• **THE REQUEST**
Report each line of the entries below that contains the word "captured", copying the line in full and treating uppercase and lowercase letters as different.
*** EXERCISE MATERIAL ***
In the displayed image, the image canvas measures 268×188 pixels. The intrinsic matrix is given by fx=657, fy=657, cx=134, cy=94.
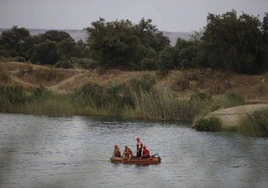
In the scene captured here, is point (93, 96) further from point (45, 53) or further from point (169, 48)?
point (45, 53)

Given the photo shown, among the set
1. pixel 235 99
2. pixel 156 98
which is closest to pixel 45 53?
pixel 156 98

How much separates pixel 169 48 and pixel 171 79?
5.67 meters

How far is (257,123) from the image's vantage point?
168 ft

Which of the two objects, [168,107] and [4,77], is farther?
[4,77]

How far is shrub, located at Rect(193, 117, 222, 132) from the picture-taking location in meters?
55.8

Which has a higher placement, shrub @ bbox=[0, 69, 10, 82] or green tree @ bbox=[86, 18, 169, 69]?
green tree @ bbox=[86, 18, 169, 69]

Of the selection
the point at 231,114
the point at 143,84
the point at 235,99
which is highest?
the point at 143,84

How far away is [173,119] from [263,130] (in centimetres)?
1295

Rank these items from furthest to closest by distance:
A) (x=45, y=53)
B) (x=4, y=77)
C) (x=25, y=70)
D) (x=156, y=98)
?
(x=45, y=53), (x=25, y=70), (x=4, y=77), (x=156, y=98)

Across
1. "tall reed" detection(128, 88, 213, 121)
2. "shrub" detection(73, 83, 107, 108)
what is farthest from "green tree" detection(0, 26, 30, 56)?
"tall reed" detection(128, 88, 213, 121)

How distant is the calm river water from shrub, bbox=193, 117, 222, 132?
894mm

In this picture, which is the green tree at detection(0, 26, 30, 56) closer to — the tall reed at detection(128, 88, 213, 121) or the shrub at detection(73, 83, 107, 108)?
the shrub at detection(73, 83, 107, 108)

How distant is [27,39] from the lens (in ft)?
389

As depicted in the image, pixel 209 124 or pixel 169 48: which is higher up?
pixel 169 48
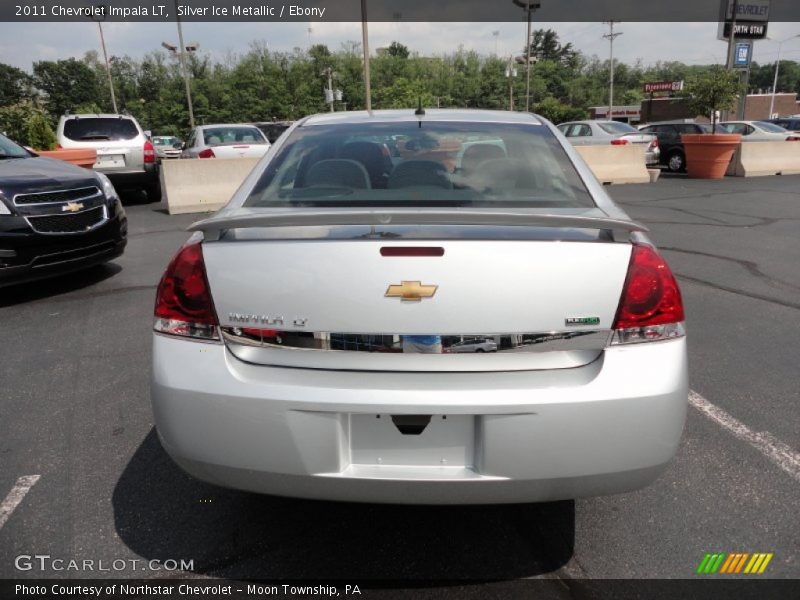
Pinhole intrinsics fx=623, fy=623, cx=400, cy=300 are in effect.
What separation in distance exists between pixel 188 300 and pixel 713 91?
16.1 meters

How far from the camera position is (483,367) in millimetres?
1861

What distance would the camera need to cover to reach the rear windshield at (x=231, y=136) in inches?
527

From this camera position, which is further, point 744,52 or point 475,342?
point 744,52

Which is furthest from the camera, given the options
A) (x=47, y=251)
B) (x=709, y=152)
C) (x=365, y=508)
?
(x=709, y=152)

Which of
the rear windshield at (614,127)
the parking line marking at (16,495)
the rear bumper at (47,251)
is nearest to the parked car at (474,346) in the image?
the parking line marking at (16,495)

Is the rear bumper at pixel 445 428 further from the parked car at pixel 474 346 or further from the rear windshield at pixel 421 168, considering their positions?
the rear windshield at pixel 421 168

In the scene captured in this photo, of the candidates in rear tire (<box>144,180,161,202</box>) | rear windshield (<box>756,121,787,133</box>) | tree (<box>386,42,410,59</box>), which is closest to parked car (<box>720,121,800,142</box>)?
rear windshield (<box>756,121,787,133</box>)

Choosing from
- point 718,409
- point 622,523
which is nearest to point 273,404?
point 622,523

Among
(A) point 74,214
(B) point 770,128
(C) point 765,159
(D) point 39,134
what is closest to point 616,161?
(C) point 765,159

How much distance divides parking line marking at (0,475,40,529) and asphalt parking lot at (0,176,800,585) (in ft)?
0.09

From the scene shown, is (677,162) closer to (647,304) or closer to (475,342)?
(647,304)

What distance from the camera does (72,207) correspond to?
5523 mm

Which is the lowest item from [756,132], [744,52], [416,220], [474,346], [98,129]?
[756,132]

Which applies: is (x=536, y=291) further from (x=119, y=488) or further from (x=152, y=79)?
(x=152, y=79)
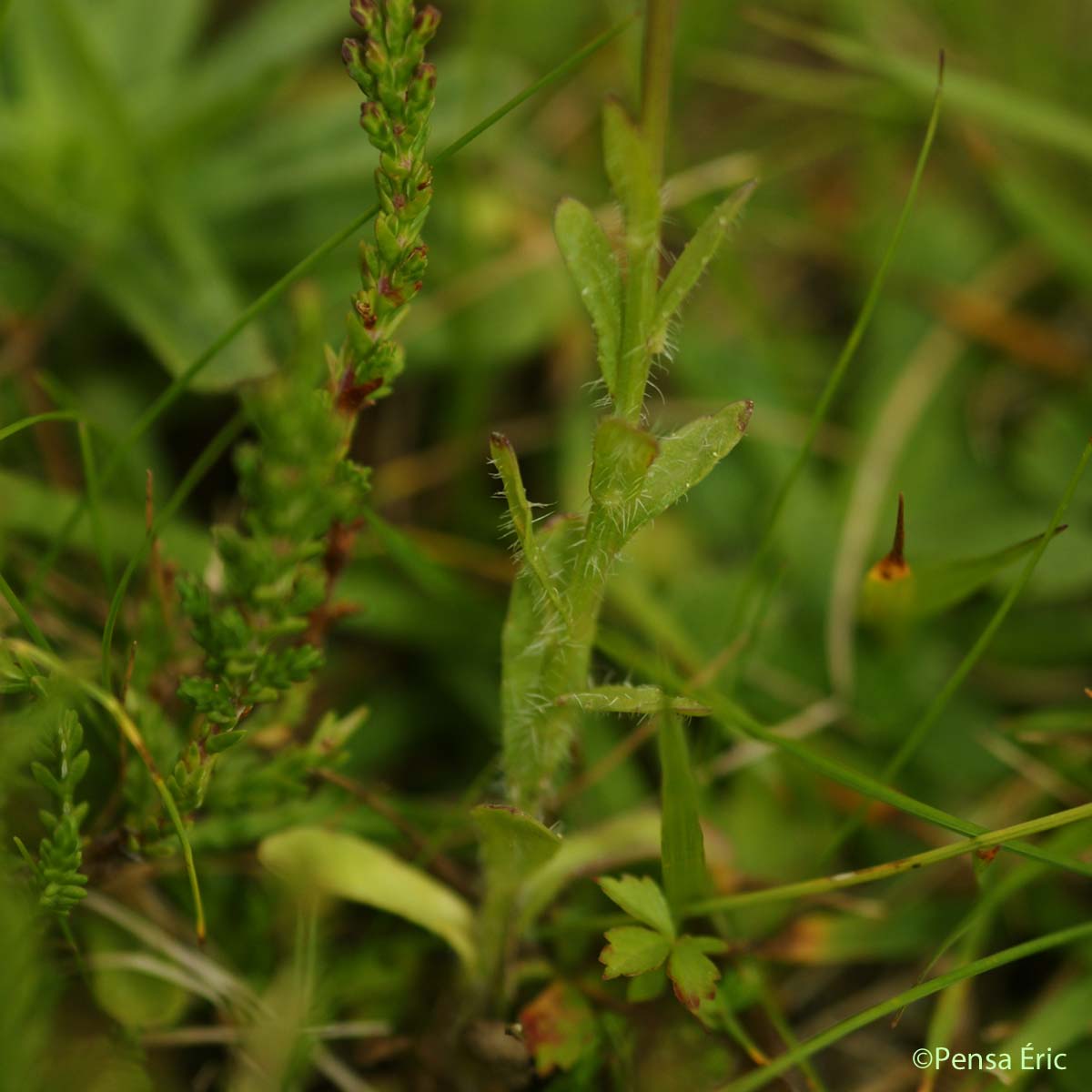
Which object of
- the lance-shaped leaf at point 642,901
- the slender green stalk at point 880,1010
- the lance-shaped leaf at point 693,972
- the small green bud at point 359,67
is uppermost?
the small green bud at point 359,67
***
• **EXERCISE SOLUTION**
In the scene captured here, is point (93, 96) further from point (45, 53) or further from point (169, 48)?
In the scene captured in this photo, of the candidates in rear tire (<box>144,180,161,202</box>) | rear windshield (<box>756,121,787,133</box>) | tree (<box>386,42,410,59</box>), which is closest to parked car (<box>720,121,800,142</box>)?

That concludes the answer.